PASSAGE PROVIDED:
Eurozone in dire need of a radical makeover
This is a dangerous way to run economic policy, but I suppose if one has been kicked around for so long then any opportunity to flex some muscle will be grabbed with both hands.
Only time will tell if it is the correct decision or not, but the risks are pretty obvious. If one believes the eurozone debt crisis has been confined to the annals of history, then fine, but recent data releases clearly show just how fragile the new-found sense of optimism in relation to the status of the region really is.
While the area emerged from recession in the second quarter of the year, the recovery slowed drastically during the third quarter, with growth of a paltry 0.1% recorded. Activity was still 0.4% down on the same period last year.
During the third quarter, Germany expanded by just 0.3% and was just 0.6% higher than a year ago; the Netherlands expanded by 0.1%, but France and Italy both contracted by 0.1%.
These numbers are not indicative of a region characterised by any tint of vibrancy. Therein lies the risk for Ireland.
In advance of these pretty dreadful growth numbers, it is little wonder the ECB took the panicky decision to cut official interest rates to just 0.25% a few weeks ago. There is a major growth disease at the heart of the eurozone project at the moment and it is becoming clearer by the day that the conservative approach traditionally adopted by ECB policymakers is totally inappropriate to the current economic circumstances.
The fact is that 19.4m people are out of work in the eurozone; growth is pretty much non-existent; and the inflation rate at just 0.7% is well below the desired target of 2%. Clearly, deflation is a much bigger threat than inflation.
It is not clear what further range of weapons from the existing armoury can be used to address this situation. The ECB could take its official rate down to zero, as is the case in Japan and the US. But taking rates down to such levels is like trying to push on a piece of string. Try it if you don’t believe me.

EXERCISES:
a. Using the eurozone article, answer each question briefly:
(i) What growth rate did the eurozone record in the third quarter?
(ii) To what level did the ECB cut official interest rates?
(iii) How many people are out of work in the eurozone?
b. Write a continuation of the eurozone article, starting after its final sentence.
Nothing in the listing is needed here.

SOURCE DATA:
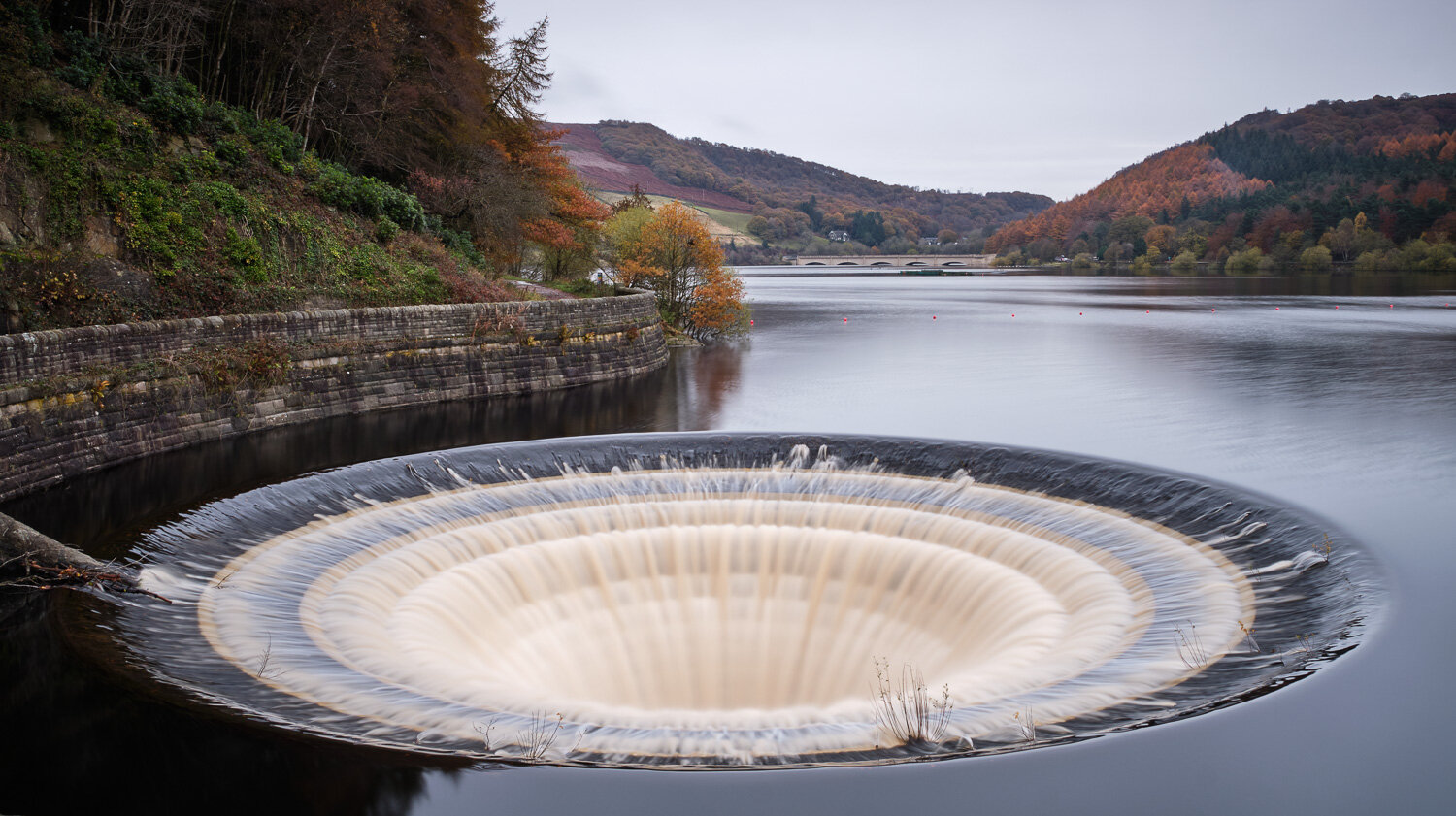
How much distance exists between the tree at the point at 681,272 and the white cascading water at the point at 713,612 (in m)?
24.8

RESPONSES IN ORDER:
a.
(i) 0.1%
(ii) 0.25%
(iii) 19.4m

b.
A radical approach to growth is required. Horror of horrors, the ECB may have to contemplate utilising the approach used in the UK and more aggressively in the US; namely quantitative easing or the printing of new money.
This would in many ways be a desperate measure, but desperate times do require desperate responses. The fear is that the ECB, with the backing of the Germans, will refuse point blank to pursue such a course of action and the eurozone economy would remain in the doldrums.
It is possible that the eurozone could flatline for the foreseeable future and eventually muddle through. However, such a scenario would just compound the unemployment crisis and raise sovereign debt burdens in some countries to a level that might freak out the markets again. That is precisely what happened in Ireland, Greece, and Portugal over the past three years.
The safest option would be for eurozone policymakers to throw caution to the wind and pursue a much more aggressive pro-growth strategy. For the peripheral economies, that would be manna from heaven, but for a country like Ireland that is learning to stand again, it is an absolute imperative.
If European policy does not change, Ireland might just find itself in a very exposed situation at some point over the next couple of years, but if Mario Draghi’s new year resolution is to go for broke, then the future could be a lot better. All eyes need to remain focused firmly on Frankfurt.